• **Goal**
Quote every one of the entries below word for word, leaving out the pictures.

* begin Information supplied *

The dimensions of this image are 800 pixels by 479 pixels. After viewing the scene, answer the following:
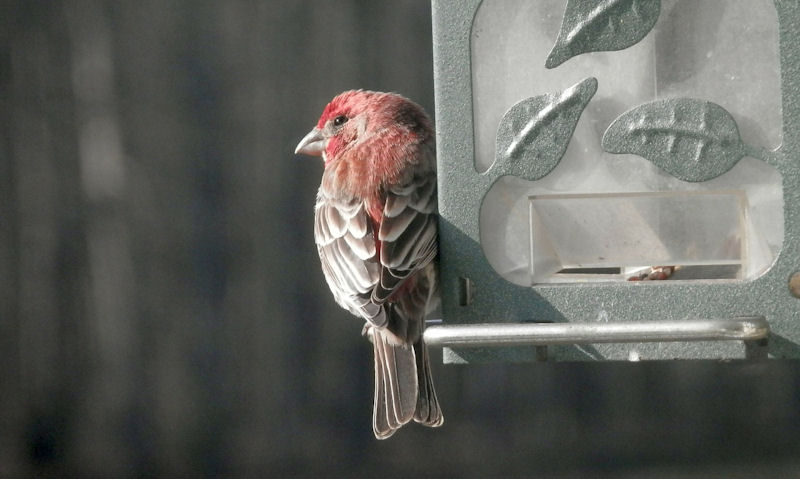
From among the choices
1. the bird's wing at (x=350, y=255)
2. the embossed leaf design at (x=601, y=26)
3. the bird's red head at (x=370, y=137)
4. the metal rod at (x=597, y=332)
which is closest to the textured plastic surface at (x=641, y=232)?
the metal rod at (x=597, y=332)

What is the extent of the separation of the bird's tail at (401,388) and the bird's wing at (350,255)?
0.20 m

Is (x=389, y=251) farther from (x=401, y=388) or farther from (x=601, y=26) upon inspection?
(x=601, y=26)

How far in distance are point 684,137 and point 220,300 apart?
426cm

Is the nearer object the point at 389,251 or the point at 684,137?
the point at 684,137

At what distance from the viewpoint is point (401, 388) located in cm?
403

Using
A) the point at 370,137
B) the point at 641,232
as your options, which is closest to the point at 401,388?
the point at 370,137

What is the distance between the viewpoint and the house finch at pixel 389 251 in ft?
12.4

* end Information supplied *

• **Solution to this task**
The dimensions of this image are 800 pixels by 479 pixels. After viewing the scene, answer the following:
From among the choices
1. the bird's wing at (x=350, y=255)
2. the embossed leaf design at (x=601, y=26)
3. the bird's red head at (x=370, y=137)
4. the metal rod at (x=597, y=332)
which is closest to the textured plastic surface at (x=641, y=232)?
the metal rod at (x=597, y=332)

What is the extent of the separation of the bird's tail at (401,388) and the bird's wing at (350,255)?
0.20 m

Is (x=389, y=251) farther from (x=401, y=388) or farther from (x=601, y=26) upon inspection?
(x=601, y=26)

How far in distance are point 684,137 and point 220,300 apart?
426cm

Is the nearer object the point at 389,251 or the point at 684,137?
the point at 684,137

At what distance from the viewpoint is point (401, 388) located in cm?
403

Using
A) the point at 370,137
B) the point at 641,232
as your options, which is closest to the point at 401,388?
the point at 370,137

What is the distance between the viewpoint and the house finch at pixel 389 251 in ft?
12.4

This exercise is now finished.